-------- Data in this exercise --------

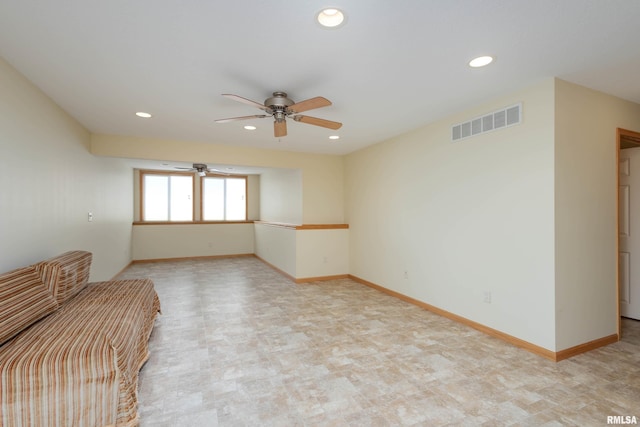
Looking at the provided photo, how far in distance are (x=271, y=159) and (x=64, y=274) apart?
3.44 meters

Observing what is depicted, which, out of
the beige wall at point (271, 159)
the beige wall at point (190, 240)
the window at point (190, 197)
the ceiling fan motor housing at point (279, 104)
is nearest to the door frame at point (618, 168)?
the ceiling fan motor housing at point (279, 104)

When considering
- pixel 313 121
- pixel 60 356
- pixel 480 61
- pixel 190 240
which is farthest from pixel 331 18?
pixel 190 240

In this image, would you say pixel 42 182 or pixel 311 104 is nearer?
pixel 311 104

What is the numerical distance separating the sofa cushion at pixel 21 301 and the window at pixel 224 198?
236 inches

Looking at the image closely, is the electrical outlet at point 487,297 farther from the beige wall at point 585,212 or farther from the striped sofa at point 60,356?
the striped sofa at point 60,356

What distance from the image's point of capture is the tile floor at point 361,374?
186cm

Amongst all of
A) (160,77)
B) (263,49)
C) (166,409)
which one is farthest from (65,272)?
(263,49)

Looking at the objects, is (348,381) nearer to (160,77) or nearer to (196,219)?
(160,77)

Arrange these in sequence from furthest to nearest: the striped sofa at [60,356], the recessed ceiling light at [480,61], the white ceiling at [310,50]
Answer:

--------

Instructions to follow |
Gather every line in the records that contains the string "image", and copy each one in full.

Answer |
In this image, would you say pixel 42 182 or pixel 311 104 is nearer?
Looking at the image closely, is the electrical outlet at point 487,297 farther from the beige wall at point 585,212 or farther from the striped sofa at point 60,356?
What distance from the image's point of capture is the tile floor at point 361,374?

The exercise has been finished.